Hi all,

Can anybody help me with a problem of a turbulent jet into the atmosphere with a Re number of 10^6. I will simulate this with a commercial cfd code (fluent)and don´t know the area witch is needed that the jet is far away from the boundaries.I have one inlet boundary. The other boundaries are solid borders. Can I do 10 times the biggest geometrical dimension or 100 times. I run an transient simulation.

Dear Henry

I don't understand very well why are you talking about a "jet into the atmosphere" and the boundaries are solids!!!. Can't you use free/open boundary conditions for your case in FLUENT.

What exactly do you want to study?

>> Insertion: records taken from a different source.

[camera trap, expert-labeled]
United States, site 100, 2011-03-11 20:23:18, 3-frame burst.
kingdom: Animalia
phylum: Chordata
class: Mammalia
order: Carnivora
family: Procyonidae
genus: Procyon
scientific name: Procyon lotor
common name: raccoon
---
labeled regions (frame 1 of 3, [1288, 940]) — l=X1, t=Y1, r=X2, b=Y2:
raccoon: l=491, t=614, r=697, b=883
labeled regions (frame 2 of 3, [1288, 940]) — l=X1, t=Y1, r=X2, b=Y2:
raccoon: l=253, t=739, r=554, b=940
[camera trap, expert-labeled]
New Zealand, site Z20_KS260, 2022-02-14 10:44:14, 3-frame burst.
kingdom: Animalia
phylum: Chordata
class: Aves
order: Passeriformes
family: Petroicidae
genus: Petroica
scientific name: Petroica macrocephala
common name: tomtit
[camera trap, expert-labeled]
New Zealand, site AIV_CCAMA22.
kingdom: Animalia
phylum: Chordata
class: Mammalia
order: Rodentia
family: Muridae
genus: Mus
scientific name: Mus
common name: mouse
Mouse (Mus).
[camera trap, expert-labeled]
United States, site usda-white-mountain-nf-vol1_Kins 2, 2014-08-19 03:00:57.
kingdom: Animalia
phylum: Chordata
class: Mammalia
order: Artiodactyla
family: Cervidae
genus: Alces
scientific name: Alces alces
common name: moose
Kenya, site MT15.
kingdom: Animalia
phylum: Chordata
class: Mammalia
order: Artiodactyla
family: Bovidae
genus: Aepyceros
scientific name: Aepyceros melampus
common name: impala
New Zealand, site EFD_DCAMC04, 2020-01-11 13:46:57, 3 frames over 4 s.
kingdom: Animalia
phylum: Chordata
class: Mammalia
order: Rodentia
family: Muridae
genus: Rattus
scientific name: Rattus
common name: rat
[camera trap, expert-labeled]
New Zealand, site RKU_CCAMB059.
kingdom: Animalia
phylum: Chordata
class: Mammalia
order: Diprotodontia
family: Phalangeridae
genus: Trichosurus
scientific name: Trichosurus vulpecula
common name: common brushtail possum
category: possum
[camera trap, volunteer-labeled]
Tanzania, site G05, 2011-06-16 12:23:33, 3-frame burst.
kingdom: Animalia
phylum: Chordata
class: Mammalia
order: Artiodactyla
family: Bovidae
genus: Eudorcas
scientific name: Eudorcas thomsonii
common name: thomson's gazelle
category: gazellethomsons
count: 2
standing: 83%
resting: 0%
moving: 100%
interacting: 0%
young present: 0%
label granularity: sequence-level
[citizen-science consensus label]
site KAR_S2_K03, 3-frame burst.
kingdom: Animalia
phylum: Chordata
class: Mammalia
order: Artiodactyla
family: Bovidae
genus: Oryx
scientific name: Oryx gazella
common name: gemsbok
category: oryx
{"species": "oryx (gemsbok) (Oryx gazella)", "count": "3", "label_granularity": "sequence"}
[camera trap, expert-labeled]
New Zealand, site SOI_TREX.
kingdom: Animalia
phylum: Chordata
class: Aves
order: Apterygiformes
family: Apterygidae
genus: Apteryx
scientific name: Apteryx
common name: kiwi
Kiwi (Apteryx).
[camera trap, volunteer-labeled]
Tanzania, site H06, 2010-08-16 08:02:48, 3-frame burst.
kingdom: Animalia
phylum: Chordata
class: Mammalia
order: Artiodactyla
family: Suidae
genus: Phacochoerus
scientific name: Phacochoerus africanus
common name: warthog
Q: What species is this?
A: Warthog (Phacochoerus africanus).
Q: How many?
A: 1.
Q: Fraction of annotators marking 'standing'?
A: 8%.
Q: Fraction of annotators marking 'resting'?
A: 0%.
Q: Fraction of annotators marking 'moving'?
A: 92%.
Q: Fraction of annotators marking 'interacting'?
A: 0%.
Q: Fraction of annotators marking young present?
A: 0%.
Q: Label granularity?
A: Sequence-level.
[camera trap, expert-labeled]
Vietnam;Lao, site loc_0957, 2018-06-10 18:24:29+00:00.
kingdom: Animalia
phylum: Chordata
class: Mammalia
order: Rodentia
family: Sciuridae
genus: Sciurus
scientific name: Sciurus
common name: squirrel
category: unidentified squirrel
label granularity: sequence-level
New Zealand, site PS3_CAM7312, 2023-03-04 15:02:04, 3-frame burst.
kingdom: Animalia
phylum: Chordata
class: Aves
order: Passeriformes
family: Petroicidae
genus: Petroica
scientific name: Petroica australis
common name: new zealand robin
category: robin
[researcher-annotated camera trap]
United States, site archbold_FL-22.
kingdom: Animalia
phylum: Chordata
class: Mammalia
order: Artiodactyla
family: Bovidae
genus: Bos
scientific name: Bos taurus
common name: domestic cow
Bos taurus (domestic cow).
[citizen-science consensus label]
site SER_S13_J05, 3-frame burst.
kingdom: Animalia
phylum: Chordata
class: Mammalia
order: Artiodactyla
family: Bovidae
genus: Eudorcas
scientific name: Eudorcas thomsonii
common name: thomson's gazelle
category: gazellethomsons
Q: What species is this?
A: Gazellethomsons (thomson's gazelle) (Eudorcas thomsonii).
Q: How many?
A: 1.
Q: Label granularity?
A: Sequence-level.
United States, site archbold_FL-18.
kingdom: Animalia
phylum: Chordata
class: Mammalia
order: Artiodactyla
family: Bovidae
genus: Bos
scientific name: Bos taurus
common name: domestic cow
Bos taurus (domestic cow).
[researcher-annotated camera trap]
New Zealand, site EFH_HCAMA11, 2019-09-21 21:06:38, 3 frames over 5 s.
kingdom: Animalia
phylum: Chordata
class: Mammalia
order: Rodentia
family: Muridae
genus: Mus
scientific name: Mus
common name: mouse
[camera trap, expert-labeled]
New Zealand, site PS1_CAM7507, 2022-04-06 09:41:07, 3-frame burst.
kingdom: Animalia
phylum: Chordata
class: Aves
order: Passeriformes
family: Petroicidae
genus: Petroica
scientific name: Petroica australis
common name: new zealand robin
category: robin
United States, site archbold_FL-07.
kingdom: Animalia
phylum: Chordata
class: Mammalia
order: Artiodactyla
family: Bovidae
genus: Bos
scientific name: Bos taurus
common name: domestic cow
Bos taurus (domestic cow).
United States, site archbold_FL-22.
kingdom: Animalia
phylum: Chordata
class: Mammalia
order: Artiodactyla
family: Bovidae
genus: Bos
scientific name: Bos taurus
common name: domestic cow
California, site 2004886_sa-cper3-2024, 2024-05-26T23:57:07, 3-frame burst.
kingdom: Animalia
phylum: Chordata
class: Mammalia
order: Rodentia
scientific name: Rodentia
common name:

Watch out your distances. 10 or 100 times (assuming the jet's diameter) depends on what you want to study.

Regards

Kike

Hallo Kike,

Thanks for your quick answer. I simulate a temperature driving machine in the atmosphrere. The outlet of this machine produced this turbulent high Re number jet. When i use pressure boundary conditions for the boundaries the machine is then pressure driving and not temperature driving.That is not the same!! You get inflows and outflows on the boundary. But this is not the problem, then the safe distance to the boundary (wall or Pressure boundary) is unknown.The distance changes it between the simulation, because the simulation is unsteady. Is my solution to near the boundary, then i can forget my solution, because it is not boundary independent.

Henry

Dear Henry

I am sorry but I can't reach to understand your problem. I don't know anything about this kind of machines, but I will try to make me a simplified picture.

Thats is why I asked you what you want to obtain from your simulation. For instance, you maybe want to describe the evolution of the flow in the near wake of you trailing geometry (to control the drag), or you maybe want to describe the formation of NOxes from the thermal reaction in your machine to avoid contamination.

Let say, your domain is 2D (x,y) corresponding to the backward of your machine. So, the outlet (outflow parameters) of this machine corresponds to your inlet boundary condition (say the "west" border). The rest of the boundaries (if they corresponds to the atmosphere) are placed somewhere in the "open space".

In the two previous cases I would choose two different length to locate the rest of the boundaries (east, north and south). But in both cases I would use open boundaries, ie. those which allows inflows and outflows.

Those are maybe the most difficult boundary conditions in CFD (personal oppinion) but if this is your choise I send you two papers from which I have extracted those I use in my simulations.

(a) "Résumé and remarks on the open boundary condition minisymposium" Sani and Gresho, Int. Jour. for Num. Meth. in Fluids, Vol 18, 983-1008 (1994)

(b) "Effective downstream boundary conditions for incompressible Navier-Stokes equations" Bruneau and Fabrie, Int. Jour. for Num. Meth. in Fluids, Vol. 19, 693-705, (1994)

Try spacially with the proposal of the second one, it works very well (personal opinion/nessecities).

Regards

Kike

Dear Kike,

Thanks for your answer. The correct boundary far away from my machine is a problem , I know. I will order the literature witch you have advised, thanks.I will write you back,when i have read this.

Do you know references for a "buoyant momentum jet" or forced plume in axissymmetric??

Good bye, Henry

Hi there,

They may interest you:

(1) W. K. George and R. L. Alpert and F. Tamanini, "Turbulence measurements in an axisymmetric buoyant plume", Int. J. Heat Mass Transfer", 1977, vol. 20, 1145--1154.

(2) A. Shabbir and W. K. George, "Experiments on a round turbulent buoyant plume", J. Fluid Mech. 1994 vol. 275, 1--32

(3) X. Zhou, K. H. Luo, and J. J. R. Williams, "Large-eddy Simulation of a Turbulent Forced Plume", European J. Mechanics, B/Fluids, Vol. 20, No.2, pp. 233-254, 2001

Hi, Henry

No, I am sorry. I will check those Mr. Xu Zhou had gave you. Bye

Kike

hello, Could you please give us an idea of the geometry and the fluid of the jet?

hello, Could you please give us an idea of the problem geometry and the fluid and the of the jet?

Hallo Mr. A. Hassaneen,

The outflow of the machine has a diameter of 10 meters. The geometrie of the outflow is a simple tube. A full turbulent velocity profile is assumed.The temperature profile is konstant. The outflow shows against the direction of the gravity.The fluid is air.

At steady stage: The mean velosity is 5 m/s. The outflow temperature is 320 K. The atmosphere is at 300 K and in silence.

Thanks for your Response Henry

Henry, I don't think that your problem needs any special treatment. It's an air jet discharging into air, you may need to specify a confinement to the jet and use an outlet boundary at certain distance from the jet (let's say 10 diameter) and see what happen. Be careful when you specify the turbulence model. I think your problem will be mainly with the continuity.